> [Set problem]:
Reproduce the following lines character for character, changing nothing.

> [Dataset rows]:
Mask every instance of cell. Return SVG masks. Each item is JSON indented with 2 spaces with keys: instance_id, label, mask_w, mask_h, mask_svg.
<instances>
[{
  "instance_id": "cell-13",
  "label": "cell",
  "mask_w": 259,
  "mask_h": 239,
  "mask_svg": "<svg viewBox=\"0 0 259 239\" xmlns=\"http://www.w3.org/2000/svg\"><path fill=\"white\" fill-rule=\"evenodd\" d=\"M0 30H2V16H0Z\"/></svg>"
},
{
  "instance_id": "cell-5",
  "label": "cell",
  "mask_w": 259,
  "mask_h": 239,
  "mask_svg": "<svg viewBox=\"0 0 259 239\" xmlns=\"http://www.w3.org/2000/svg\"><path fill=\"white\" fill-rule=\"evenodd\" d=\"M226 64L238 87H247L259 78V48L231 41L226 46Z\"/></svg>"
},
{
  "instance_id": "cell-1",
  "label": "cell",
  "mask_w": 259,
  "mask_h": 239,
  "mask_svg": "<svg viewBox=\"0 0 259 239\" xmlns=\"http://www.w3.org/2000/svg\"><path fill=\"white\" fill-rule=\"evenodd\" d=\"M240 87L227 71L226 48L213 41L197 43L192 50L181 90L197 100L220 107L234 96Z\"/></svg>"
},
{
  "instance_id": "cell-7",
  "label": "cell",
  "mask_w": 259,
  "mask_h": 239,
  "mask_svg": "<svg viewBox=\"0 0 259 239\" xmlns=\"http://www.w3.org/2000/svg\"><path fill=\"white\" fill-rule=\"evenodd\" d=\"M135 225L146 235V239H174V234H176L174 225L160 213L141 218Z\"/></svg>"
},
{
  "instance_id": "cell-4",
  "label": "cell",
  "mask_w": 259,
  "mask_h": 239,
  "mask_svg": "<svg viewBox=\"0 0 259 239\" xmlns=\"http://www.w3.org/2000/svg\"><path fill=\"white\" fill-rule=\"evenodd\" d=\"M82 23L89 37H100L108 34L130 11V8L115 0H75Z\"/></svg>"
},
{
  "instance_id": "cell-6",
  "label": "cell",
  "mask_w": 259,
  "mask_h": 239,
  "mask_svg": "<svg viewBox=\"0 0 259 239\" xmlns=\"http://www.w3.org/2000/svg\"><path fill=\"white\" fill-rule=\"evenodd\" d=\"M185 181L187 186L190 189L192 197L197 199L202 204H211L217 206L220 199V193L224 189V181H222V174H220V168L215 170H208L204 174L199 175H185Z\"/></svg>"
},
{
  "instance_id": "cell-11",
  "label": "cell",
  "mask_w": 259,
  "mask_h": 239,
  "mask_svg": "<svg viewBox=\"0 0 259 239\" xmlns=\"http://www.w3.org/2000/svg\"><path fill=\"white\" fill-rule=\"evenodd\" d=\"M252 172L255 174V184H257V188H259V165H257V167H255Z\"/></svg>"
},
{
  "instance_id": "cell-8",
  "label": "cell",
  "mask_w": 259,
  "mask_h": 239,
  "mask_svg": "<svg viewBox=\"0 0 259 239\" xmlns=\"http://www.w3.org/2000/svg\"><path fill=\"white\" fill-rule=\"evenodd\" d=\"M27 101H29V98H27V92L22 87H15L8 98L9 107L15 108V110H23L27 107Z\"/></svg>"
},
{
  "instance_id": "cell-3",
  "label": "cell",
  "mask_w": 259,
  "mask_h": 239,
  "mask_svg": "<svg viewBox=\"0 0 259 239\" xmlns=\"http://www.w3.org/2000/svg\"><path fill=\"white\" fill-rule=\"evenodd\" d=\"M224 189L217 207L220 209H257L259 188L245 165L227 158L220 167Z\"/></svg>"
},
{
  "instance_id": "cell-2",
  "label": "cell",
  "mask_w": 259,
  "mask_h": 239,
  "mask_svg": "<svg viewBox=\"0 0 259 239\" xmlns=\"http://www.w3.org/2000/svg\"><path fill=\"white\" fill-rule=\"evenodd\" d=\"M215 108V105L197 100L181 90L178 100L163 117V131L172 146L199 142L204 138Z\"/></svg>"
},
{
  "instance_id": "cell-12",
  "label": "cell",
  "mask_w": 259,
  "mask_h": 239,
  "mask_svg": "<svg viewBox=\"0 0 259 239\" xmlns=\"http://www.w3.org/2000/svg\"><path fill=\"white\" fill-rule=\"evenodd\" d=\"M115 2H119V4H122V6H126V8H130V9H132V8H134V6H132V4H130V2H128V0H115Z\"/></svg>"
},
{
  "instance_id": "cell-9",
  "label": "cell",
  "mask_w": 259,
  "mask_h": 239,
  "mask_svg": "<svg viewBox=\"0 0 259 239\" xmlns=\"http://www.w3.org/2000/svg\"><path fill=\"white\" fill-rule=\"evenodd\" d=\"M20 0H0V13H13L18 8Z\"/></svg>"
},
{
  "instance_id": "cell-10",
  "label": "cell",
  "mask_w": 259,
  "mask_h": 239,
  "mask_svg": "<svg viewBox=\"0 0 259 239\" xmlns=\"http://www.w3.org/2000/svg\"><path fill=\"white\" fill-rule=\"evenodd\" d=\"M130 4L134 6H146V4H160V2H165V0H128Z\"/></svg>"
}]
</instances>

> [Written reply]:
Mask every instance of cell. Return SVG masks. Each item is JSON indented with 2 spaces with keys: instance_id, label, mask_w, mask_h, mask_svg.
<instances>
[{
  "instance_id": "cell-13",
  "label": "cell",
  "mask_w": 259,
  "mask_h": 239,
  "mask_svg": "<svg viewBox=\"0 0 259 239\" xmlns=\"http://www.w3.org/2000/svg\"><path fill=\"white\" fill-rule=\"evenodd\" d=\"M0 30H2V16H0Z\"/></svg>"
},
{
  "instance_id": "cell-5",
  "label": "cell",
  "mask_w": 259,
  "mask_h": 239,
  "mask_svg": "<svg viewBox=\"0 0 259 239\" xmlns=\"http://www.w3.org/2000/svg\"><path fill=\"white\" fill-rule=\"evenodd\" d=\"M226 64L238 87H247L259 78V48L231 41L226 46Z\"/></svg>"
},
{
  "instance_id": "cell-1",
  "label": "cell",
  "mask_w": 259,
  "mask_h": 239,
  "mask_svg": "<svg viewBox=\"0 0 259 239\" xmlns=\"http://www.w3.org/2000/svg\"><path fill=\"white\" fill-rule=\"evenodd\" d=\"M240 87L227 71L226 48L213 41L197 43L192 50L181 90L197 100L220 107L234 96Z\"/></svg>"
},
{
  "instance_id": "cell-7",
  "label": "cell",
  "mask_w": 259,
  "mask_h": 239,
  "mask_svg": "<svg viewBox=\"0 0 259 239\" xmlns=\"http://www.w3.org/2000/svg\"><path fill=\"white\" fill-rule=\"evenodd\" d=\"M135 225L146 235V239H174V234H176L174 225L160 213L141 218Z\"/></svg>"
},
{
  "instance_id": "cell-4",
  "label": "cell",
  "mask_w": 259,
  "mask_h": 239,
  "mask_svg": "<svg viewBox=\"0 0 259 239\" xmlns=\"http://www.w3.org/2000/svg\"><path fill=\"white\" fill-rule=\"evenodd\" d=\"M82 23L89 37H100L108 34L130 11V8L115 0H75Z\"/></svg>"
},
{
  "instance_id": "cell-6",
  "label": "cell",
  "mask_w": 259,
  "mask_h": 239,
  "mask_svg": "<svg viewBox=\"0 0 259 239\" xmlns=\"http://www.w3.org/2000/svg\"><path fill=\"white\" fill-rule=\"evenodd\" d=\"M185 181L187 186L190 189L192 197L197 199L202 204H211L217 206L220 199V193L224 189V181H222V174H220V168L215 170H208L204 174L199 175H185Z\"/></svg>"
},
{
  "instance_id": "cell-11",
  "label": "cell",
  "mask_w": 259,
  "mask_h": 239,
  "mask_svg": "<svg viewBox=\"0 0 259 239\" xmlns=\"http://www.w3.org/2000/svg\"><path fill=\"white\" fill-rule=\"evenodd\" d=\"M252 172L255 174V184H257V188H259V165H257V167H255Z\"/></svg>"
},
{
  "instance_id": "cell-8",
  "label": "cell",
  "mask_w": 259,
  "mask_h": 239,
  "mask_svg": "<svg viewBox=\"0 0 259 239\" xmlns=\"http://www.w3.org/2000/svg\"><path fill=\"white\" fill-rule=\"evenodd\" d=\"M27 101H29V98H27V92L22 87H15L8 98L9 107L15 108V110H23L27 107Z\"/></svg>"
},
{
  "instance_id": "cell-3",
  "label": "cell",
  "mask_w": 259,
  "mask_h": 239,
  "mask_svg": "<svg viewBox=\"0 0 259 239\" xmlns=\"http://www.w3.org/2000/svg\"><path fill=\"white\" fill-rule=\"evenodd\" d=\"M224 189L217 207L220 209H257L259 188L245 165L227 158L220 167Z\"/></svg>"
},
{
  "instance_id": "cell-2",
  "label": "cell",
  "mask_w": 259,
  "mask_h": 239,
  "mask_svg": "<svg viewBox=\"0 0 259 239\" xmlns=\"http://www.w3.org/2000/svg\"><path fill=\"white\" fill-rule=\"evenodd\" d=\"M215 108V105L197 100L181 90L178 100L163 117V131L172 146L199 142L204 138Z\"/></svg>"
},
{
  "instance_id": "cell-12",
  "label": "cell",
  "mask_w": 259,
  "mask_h": 239,
  "mask_svg": "<svg viewBox=\"0 0 259 239\" xmlns=\"http://www.w3.org/2000/svg\"><path fill=\"white\" fill-rule=\"evenodd\" d=\"M115 2H119V4H122V6H126V8H130V9H132V8H134V6H132V4H130V2H128V0H115Z\"/></svg>"
},
{
  "instance_id": "cell-9",
  "label": "cell",
  "mask_w": 259,
  "mask_h": 239,
  "mask_svg": "<svg viewBox=\"0 0 259 239\" xmlns=\"http://www.w3.org/2000/svg\"><path fill=\"white\" fill-rule=\"evenodd\" d=\"M20 0H0V13H13L18 8Z\"/></svg>"
},
{
  "instance_id": "cell-10",
  "label": "cell",
  "mask_w": 259,
  "mask_h": 239,
  "mask_svg": "<svg viewBox=\"0 0 259 239\" xmlns=\"http://www.w3.org/2000/svg\"><path fill=\"white\" fill-rule=\"evenodd\" d=\"M130 4L134 6H146V4H160V2H165V0H128Z\"/></svg>"
}]
</instances>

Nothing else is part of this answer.